In most organizations, AEO should sit with whoever already owns SEO and content — they have the closest skills and the most overlapping work. But because AEO also depends on authority, accuracy, and brand perception, it needs active input from PR, product, and leadership. The failure mode to avoid is treating it as nobody’s job; it needs one clear owner with a cross-functional mandate.
Why AEO needs a named owner
AEO is easy to leave unassigned because it straddles existing roles. SEO touches it, content touches it, PR touches it, product touches it — so everyone assumes someone else has it, and no one does. The result is a slow, invisible loss of visibility in AI answers while the team stays busy with traditional channels.
Naming an owner solves this. That person doesn’t have to do everything, but they’re accountable for the strategy, the measurement, and making sure the cross-functional pieces actually happen. If you’re building the program from scratch, start with how to build an AEO strategy.
The natural home: SEO and content
In the large majority of teams, the SEO or content lead is the right owner. Here’s why:
- Skill overlap. AEO and SEO share fundamentals — crawlability, structure, topical authority, and direct answers. The SEO lead already thinks this way. We compare the disciplines in AEO vs SEO.
- Content is the primary lever. Most AEO wins come from creating and restructuring content so AI engines can extract clear answers. That’s content’s home turf.
- Measurement fits existing reporting. Visibility tracking slots naturally alongside ranking and traffic reports the SEO team already produces.
If you have a dedicated SEO function, give them AEO and the tooling to measure it. If you don’t, the content lead is the next best owner.
The contributors who make it work
The owner can’t succeed alone. AEO depends on inputs from outside the content team:
PR and communications
A huge share of AI visibility comes from being widely referenced on trusted third-party sites — coverage, reviews, mentions. That’s earned media, which is PR’s domain. PR’s role in building authority for AEO is often the difference between contender and leader.
Product and brand
AI can only recommend you accurately for what it clearly understands you do. Product and brand teams own the positioning and facts that need to be stated plainly and consistently across the web — which directly affects whether AI gets your brand right.
Leadership
AEO is an investment with a lag before payoff. Leadership needs to understand the rationale so the program survives quarters where results are still building. The case in is AEO worth it and the ROI framing in measuring GEO/AEO ROI are useful for securing that buy-in.

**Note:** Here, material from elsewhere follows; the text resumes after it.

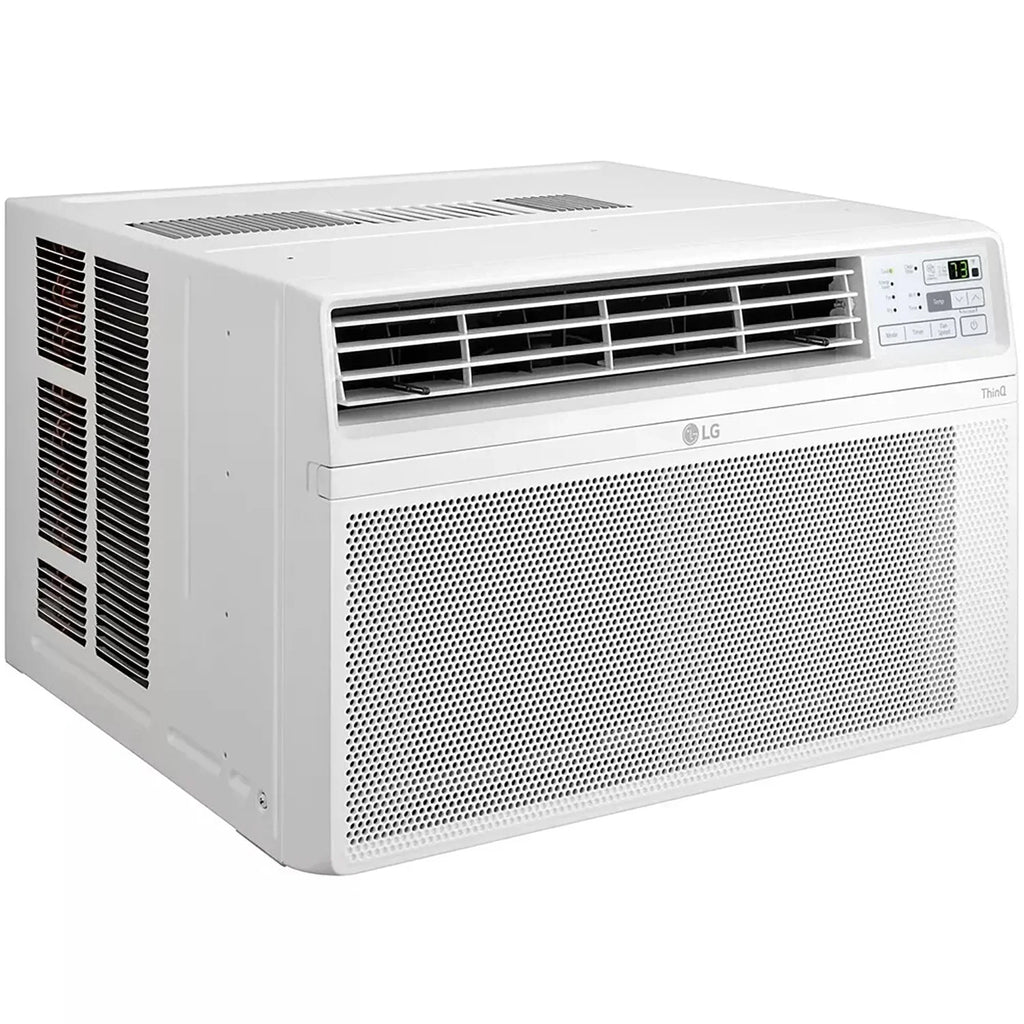 Restored LG 12,000 BTU 115V Window Air Conditioner Cools 550 sq. ft. with Wi-Fi, (Refurbished)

Ownership models by company size
There’s no one-size answer, so match the model to your scale:
- Small team / startup: One marketer wears the AEO hat alongside SEO and content. Keep it lightweight — a focused query set, a monitoring tool, and a monthly review.
- Mid-size: The SEO/content lead owns AEO formally, pulling in PR and product on a regular cadence. A shared dashboard keeps everyone aligned.
- Enterprise: A dedicated GEO/AEO specialist or small pod owns the discipline, coordinating across SEO, PR, product, and regional teams, with executive sponsorship.
Make ownership concrete
Whoever owns it, give them three things so the role isn’t symbolic:
- A clear mandate to coordinate across content, PR, and product — not just to publish pages.
- Measurement tooling so they can track visibility, benchmark competitors, and prove progress. This is where a platform like LLM Metrix earns its keep.
- A defined cadence for reviewing results and reprioritizing, so AEO stays a living program rather than a one-time project.
Get those in place and AEO stops being the thing everyone assumed someone else was handling.
Frequently Asked Questions
Should I hire a dedicated AEO specialist?
Only at scale. Most teams should assign AEO to their existing SEO or content lead first. A dedicated hire makes sense once the program is large enough that coordination across content, PR, and product becomes a full-time job.
Can an agency own our AEO?
An agency can execute strategy, content, and monitoring, but you still need an internal owner accountable for direction and for coordinating the cross-functional inputs an agency can’t control, like product positioning and PR relationships.
Where does AEO sit if we have no SEO team?
Give it to whoever owns content or marketing. The core work is creating clear, authoritative, extractable content and measuring AI visibility — all things a content-minded marketer can lead with the right tooling.
How is owning AEO different from owning SEO?
They overlap heavily, but AEO adds a stronger dependence on third-party authority and on the accuracy of brand facts across the web. That makes coordination with PR and product more central than it typically is for pure SEO.